Thomas More'un Utopia'sı

Ütopyalar gerçek olabilir mi?

Herkese merhaba! Bugün bahsetmek istediğim kitap felsefeye merak salan insanlara başlangıç noktası için önerilen kitaplardan biri: Utopia.

Adından da anlaşılacağı üzere kitap bir ütopyayı anlatıyor. Yani hayallerdeki o muhteşem düzenli, kurallı ve mutlu yeri.

Öncelikli olarak kitabın yazarından bahsetmek istiyorum. Thomas More 1478 yılında İngiltere'de doğmuş. Kendisi yaşamı boyunca devlet görevlerinde de yer almış, sanat eserleri de vermiş çok yönlü birisi. Kendisinin yaşadığı ve eser verdiği dönem İtalya'da doğan Rönesans dönemide denk gelmektedir ve kendisi de bu ''yeniden doğuş'' döneminden etkilenip yeni bir edebi akıma sebep olmuştur.

Gelelim yazının öznesi ''Utopia''ya. Utopia dağların ardında, deniz kıyısında ve diğer medeniyetlerden uzak bir memleket. Utopia'da herkes eşit derecede çalışıyor. Herkes benzer elbiseler giyiyor. Kitaba dair en sevdiğim şey ise eğitim sisteminin o bölgenin tarım ihtiyaçlarına ve olanaklarına uygun olması ve her çocuğun seçme hakkının bulunması.

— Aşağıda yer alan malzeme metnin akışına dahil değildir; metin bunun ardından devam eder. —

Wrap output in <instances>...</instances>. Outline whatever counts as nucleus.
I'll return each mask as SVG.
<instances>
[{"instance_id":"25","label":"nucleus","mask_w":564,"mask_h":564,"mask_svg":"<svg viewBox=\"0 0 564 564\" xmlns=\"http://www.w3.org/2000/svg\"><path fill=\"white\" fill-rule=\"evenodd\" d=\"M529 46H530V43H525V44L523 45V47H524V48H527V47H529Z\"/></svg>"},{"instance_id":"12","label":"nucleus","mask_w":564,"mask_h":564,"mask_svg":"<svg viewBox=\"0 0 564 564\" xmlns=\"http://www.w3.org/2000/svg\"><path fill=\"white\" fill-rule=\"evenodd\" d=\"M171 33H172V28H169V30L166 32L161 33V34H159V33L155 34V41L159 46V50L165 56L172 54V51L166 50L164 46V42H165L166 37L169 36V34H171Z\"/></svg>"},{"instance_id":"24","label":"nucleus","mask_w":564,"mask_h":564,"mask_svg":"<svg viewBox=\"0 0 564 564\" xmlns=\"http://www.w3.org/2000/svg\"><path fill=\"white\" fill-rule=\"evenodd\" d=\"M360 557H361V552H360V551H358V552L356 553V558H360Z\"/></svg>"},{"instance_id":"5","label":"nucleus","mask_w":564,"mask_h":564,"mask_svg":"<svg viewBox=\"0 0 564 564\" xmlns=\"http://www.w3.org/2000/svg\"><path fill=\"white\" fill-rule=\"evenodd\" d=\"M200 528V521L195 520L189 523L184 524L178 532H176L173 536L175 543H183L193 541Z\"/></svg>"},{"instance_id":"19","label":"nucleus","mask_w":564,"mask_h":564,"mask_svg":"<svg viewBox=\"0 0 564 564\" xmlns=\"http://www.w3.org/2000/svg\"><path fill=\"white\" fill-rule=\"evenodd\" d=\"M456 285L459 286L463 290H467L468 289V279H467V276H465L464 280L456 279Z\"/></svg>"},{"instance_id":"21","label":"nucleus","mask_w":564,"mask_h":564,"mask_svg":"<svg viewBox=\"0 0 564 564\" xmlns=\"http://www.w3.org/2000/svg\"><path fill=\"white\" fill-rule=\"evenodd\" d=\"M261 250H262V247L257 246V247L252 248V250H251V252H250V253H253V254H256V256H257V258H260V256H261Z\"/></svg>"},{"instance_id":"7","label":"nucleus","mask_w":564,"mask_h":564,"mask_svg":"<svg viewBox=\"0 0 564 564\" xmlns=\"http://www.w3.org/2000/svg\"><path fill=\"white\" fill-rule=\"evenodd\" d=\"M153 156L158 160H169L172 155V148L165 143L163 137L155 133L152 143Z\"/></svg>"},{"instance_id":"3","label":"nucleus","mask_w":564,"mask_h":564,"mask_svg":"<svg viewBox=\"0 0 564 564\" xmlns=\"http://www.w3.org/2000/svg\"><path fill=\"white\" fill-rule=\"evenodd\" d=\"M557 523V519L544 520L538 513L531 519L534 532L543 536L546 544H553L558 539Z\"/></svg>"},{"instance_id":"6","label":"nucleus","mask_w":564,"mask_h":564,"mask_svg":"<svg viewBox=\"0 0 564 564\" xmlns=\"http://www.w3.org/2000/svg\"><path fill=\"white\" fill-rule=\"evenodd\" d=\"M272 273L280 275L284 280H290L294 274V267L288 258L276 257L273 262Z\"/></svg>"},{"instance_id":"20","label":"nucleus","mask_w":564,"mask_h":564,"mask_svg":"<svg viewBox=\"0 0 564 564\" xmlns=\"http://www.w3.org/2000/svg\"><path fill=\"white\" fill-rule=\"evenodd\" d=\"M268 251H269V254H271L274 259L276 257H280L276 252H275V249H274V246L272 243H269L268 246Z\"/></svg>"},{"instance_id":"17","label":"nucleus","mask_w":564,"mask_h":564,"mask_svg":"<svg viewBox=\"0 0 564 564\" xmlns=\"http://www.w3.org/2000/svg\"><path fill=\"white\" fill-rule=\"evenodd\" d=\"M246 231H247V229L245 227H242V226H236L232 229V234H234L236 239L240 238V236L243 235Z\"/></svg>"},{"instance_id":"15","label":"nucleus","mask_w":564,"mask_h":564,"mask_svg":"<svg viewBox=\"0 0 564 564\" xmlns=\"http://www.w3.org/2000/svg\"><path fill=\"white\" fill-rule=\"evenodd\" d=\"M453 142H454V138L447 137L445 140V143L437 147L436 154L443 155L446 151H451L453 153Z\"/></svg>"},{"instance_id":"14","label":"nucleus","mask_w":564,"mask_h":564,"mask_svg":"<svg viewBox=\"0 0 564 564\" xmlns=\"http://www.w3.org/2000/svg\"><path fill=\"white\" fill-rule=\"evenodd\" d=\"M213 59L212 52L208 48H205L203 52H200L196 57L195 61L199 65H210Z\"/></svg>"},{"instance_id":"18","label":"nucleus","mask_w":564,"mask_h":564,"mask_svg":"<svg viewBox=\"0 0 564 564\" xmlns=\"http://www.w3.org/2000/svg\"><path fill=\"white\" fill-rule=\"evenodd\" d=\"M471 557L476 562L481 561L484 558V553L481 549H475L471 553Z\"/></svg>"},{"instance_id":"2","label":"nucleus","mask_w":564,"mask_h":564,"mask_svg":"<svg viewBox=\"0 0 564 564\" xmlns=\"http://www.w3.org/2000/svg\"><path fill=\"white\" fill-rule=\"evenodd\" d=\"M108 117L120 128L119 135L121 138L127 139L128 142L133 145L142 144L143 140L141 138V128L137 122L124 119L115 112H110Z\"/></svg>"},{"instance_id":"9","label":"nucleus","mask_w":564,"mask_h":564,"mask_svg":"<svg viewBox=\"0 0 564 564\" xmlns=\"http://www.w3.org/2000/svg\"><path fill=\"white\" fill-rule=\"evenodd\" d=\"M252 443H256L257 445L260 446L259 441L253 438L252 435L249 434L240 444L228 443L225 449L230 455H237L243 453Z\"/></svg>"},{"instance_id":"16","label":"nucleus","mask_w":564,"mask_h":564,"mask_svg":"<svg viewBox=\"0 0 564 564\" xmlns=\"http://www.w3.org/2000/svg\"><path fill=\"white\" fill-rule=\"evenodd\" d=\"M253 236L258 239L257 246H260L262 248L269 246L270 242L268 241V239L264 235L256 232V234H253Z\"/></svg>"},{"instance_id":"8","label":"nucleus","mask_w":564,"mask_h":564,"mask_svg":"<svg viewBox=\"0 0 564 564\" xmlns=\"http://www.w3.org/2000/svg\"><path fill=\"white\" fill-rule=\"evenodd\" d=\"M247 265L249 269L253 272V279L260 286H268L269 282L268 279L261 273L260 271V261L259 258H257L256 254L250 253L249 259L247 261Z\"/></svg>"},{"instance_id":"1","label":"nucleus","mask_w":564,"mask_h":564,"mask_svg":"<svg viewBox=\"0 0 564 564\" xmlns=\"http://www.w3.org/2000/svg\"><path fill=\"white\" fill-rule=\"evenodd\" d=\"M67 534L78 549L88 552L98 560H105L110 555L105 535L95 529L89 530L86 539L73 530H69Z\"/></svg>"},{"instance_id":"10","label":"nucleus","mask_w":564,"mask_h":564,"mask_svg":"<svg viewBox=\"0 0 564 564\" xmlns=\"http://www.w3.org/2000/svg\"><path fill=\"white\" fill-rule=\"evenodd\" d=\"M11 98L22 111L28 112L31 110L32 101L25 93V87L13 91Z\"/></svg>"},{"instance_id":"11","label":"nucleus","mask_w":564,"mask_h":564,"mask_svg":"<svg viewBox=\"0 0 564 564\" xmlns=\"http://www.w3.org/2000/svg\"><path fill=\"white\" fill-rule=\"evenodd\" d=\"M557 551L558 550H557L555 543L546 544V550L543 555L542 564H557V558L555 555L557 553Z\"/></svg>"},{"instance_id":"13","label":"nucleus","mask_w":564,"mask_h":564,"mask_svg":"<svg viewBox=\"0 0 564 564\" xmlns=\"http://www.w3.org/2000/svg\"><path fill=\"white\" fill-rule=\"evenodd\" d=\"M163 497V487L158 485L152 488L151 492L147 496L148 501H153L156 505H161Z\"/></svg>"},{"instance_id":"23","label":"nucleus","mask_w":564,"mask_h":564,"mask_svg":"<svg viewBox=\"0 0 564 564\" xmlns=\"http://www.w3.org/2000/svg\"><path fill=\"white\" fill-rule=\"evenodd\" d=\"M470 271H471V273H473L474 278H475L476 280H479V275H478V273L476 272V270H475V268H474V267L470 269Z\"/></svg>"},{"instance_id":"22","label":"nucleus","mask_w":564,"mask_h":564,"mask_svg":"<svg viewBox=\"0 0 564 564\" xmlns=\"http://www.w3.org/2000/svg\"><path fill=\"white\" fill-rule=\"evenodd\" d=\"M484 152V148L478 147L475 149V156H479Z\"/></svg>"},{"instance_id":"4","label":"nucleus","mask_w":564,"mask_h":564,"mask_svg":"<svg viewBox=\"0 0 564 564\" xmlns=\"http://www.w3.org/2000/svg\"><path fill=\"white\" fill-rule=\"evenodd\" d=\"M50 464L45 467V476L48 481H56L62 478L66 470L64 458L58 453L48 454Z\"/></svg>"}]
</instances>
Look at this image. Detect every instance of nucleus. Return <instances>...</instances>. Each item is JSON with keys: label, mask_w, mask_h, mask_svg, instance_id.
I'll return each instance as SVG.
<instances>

Kitapta her şey o kadar ince detaylı bir şekilde düşünülmüş ki bazen çok sıkıcı olmuş. Aynı zamanda dikkatimi çeken şeylerden biri de neredeyse nefs terbiyesine varan bir gösterişsizlik isteği ve ortamı mevcut. Yani yöneticilerin (hakimler vs.) kıyafetlerinde herhangi bir makam veyahut gösteriş detayı yok. Herkes çok sade giyiniyor. Yani genel kural bu yönde.

Genel hatlarıyla uyumlu ve sağlıklı bir toplum gibi gözükse de insan bazen aksiyon arıyor. Çünkü her şeyin detaylıca düşünülüp planlandığı ve uygulandığı zaman ister istemez hayat bir rutine dönüşebilir. Elbette ruh sağlığı için rutine ihtiyacımız var ancak bu kadar rutin de insanın içindeki merakı ve heyecanı öldürür diye düşünüyorum.

Umarım siz de okuyup keyif alırsınız.